▶ LIST OF TASKS:
A: Reproduce the passage on contracts with minors from "In New Zealand, a" to "choose to say no.".
B: According to the passage on contracts with minors, what mistake did the finance company's loans officer make?

▶ SUPPLIED TEXT:
Contracts with under-aged are high-risk

“Only ever be guarantor for hire purchases for your own kids; because if they don’t pay the loan, you can kick their butts.” I worked my way through university as a salesperson for a big-ticket-item retailer and I will always remember that advice from one of my customers. From law school, I now know it to be good advice. There are a number of cases about things going horribly wrong with finance contracts and young people. But it’s not just parents or guarantors who lose out. In a recent case a finance company lost about $10,000 in unrecovered payments after it gave a car loan to a 17-year-old, but couldn’t enforce the contract when the borrower defaulted.

In New Zealand, a minor is a person who has not yet attained the age of 18 years. We have an act called the Minors Contracts Act 1969 that sets out rules for enforcing contracts against minors: For most contracts, including loan contracts, there is a rule that the contract cannot be enforced against the minor unless the court first gives permission. The court can choose to permit enforcement of the contract only if it is satisfied that the contract was fair and reasonable at the time when it was entered into. However, this is at the court’s discretion, and it can choose to say no.

Who would give a loan to a 17-year-old? A person who made a mistake in the paperwork would. The finance company’s loans officer correctly wrote down the borrower’s date of birth, but then wrongly calculated that person’s age as 18 when he was really only 17. After the loan was made, the borrower missed all of the repayments on the car. The finance company repossessed and sold the car. The sale price wasn’t enough to cover the loan; so the finance company wanted to sue the borrower for the balance.

▶ DATASET EXTRACT:
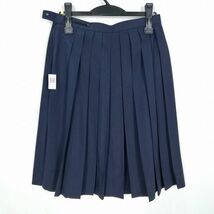 1円 スクールスカート 夏物 w69-丈60 紺 中学 高校 プリーツ 学生服 制服 女子 中古 HK2002_画像2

▶ RESPONSES IN ORDER:
A:
In New Zealand, a minor is a person who has not yet attained the age of 18 years. We have an act called the Minors Contracts Act 1969 that sets out rules for enforcing contracts against minors: For most contracts, including loan contracts, there is a rule that the contract cannot be enforced against the minor unless the court first gives permission. The court can choose to permit enforcement of the contract only if it is satisfied that the contract was fair and reasonable at the time when it was entered into. However, this is at the court’s discretion, and it can choose to say no.

B: The officer calculated the borrower's age as 18 when he was really only 17.